週刊BCN 2006年11月06日vol.1161掲載

「直取引」がビジネスの基本

ニッチ市場へパッケージ提供で

 1992年、「バブル崩壊」と同時に東京システムハウスの創業者、橋勝也・現社長は「労働集約型の『下請け』をやめる」と宣言した。これを境に大手SIベンダーや同業他社からの「下請け」を一切禁止。「Market-inするには、顧客企業と直接取引きする」(林知之・取締役システムパッケージ事業部事業部長)ことを掲げ、ニッチ市場に向けたパッケージ開発・販売に事業領域をシフトさせた。

 創業は76年、証券会社出身の橋社長が資本金500万円を出資して設立。
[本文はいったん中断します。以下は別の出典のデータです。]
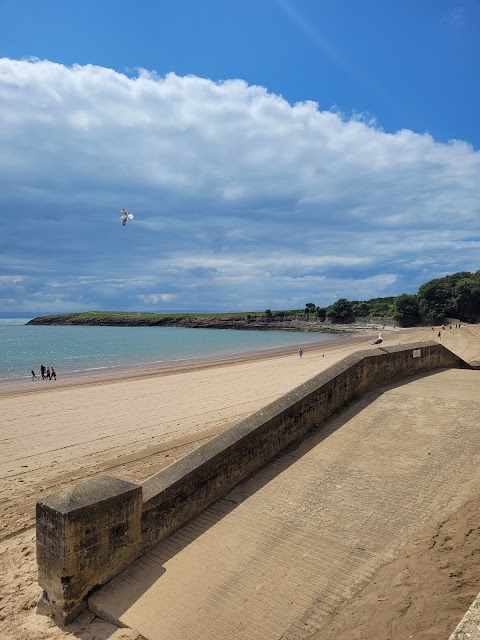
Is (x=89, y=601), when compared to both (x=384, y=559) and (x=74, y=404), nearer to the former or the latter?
(x=384, y=559)

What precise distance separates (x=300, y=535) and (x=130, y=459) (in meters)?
6.03

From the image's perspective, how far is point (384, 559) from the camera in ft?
15.7

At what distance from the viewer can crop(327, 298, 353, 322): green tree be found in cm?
11444

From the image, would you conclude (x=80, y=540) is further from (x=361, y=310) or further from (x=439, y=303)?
(x=361, y=310)

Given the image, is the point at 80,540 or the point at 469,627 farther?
the point at 80,540

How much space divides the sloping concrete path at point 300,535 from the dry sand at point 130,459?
0.28 m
当初から、パッケージ導入が中心の米国ビジネスモデルに関心を抱きながらの船出だった。しかし、当時は『バブル経済』華々しき頃。大手SIベンダーの「下請け」として金融機関のデータ入力や受託ソフトウェア開発の仕事がふんだんに舞い込み、「資金を稼ぎ、規模を大きくした」(林取締役)が、「人出し(派遣業務)は、仮の姿だった」という。
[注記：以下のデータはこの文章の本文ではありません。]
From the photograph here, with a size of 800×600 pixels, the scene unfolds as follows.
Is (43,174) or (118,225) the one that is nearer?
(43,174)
 パッケージ事業を軌道に乗せようとした理由は、「高収益体質」を生むためだ。冒頭の宣言をする92年以前にも、ニッチ市場向けにパッケージを出していた。ほとんどは、受託ソフト開発に際して生まれたアイデアを「横展開」した製品。現存するパッケージとしては、30年前に開発した眼鏡店向け経営・顧客管理システム「OMICS」がある。全国2000-3000店の眼鏡店に採用されている「大ヒット商品」だ。同ソフトはカメラメーカー大手のニコンの依頼を受け、既存のノウハウを活用し開発した。

 こうしたニッチ市場向けパッケージは、ゴルフ場向けや食品業界向けトレーサビリティ(追跡履歴)関連の成分情報管理ソフトなど多岐にわたり、現在もそうした“肥沃な土壌”に向けてソフトを生み出す研究を続けている。
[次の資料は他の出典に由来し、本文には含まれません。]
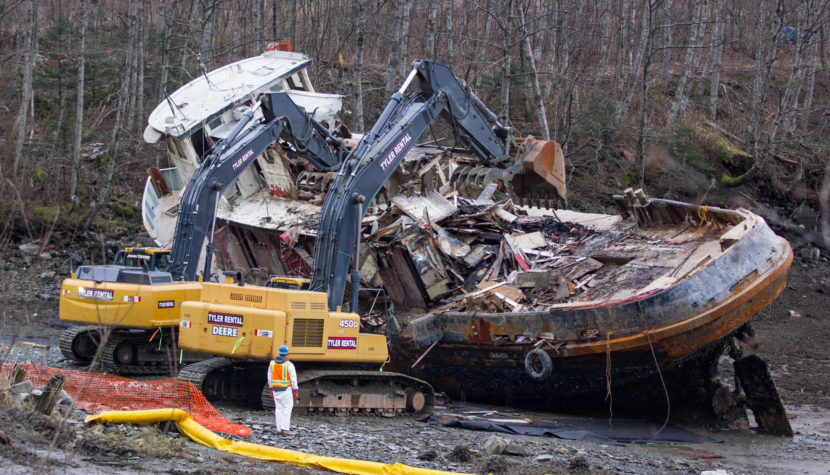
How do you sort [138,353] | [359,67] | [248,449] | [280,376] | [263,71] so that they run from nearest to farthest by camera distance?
[248,449]
[280,376]
[138,353]
[263,71]
[359,67]

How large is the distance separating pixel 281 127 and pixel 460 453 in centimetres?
679

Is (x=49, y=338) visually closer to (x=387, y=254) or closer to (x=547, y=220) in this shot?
(x=387, y=254)

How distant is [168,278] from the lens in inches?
470

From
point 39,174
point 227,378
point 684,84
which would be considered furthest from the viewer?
point 684,84

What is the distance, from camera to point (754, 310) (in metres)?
10.8

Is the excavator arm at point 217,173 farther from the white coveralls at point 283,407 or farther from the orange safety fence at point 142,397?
the white coveralls at point 283,407

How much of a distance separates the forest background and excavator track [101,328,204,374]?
8135 millimetres

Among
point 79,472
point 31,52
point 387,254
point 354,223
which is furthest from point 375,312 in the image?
point 31,52

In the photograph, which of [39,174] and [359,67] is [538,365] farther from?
[39,174]

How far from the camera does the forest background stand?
22.3 m

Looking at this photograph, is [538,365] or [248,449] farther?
[538,365]

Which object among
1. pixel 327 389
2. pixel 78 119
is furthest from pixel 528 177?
pixel 78 119

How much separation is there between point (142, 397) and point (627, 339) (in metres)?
5.94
 「高収益体質にする」とはいえ、現状はその目標に向け道半ばである。昨年度(05年10月期)の売上高は30億1000万円、経常利益が1億9800万円。同利益率は6.6%強。今年度も増収増益を確保する見込みだが、微増にとどまっている。

 ただ、この業績には、同社の秘めた経営戦略が影響している。10年以上前から、毎年「年間研究投資額」として1億円を計上しているためだ。

 林取締役は「同業他社などに褒められるほど、当社の財務体質は『筋肉質』。その範囲内で先行投資をしている」と、独立系SIerとして自立するために、「少数精鋭の頭脳集団」を目指し、次世代に向けた技術研究に励んでいる。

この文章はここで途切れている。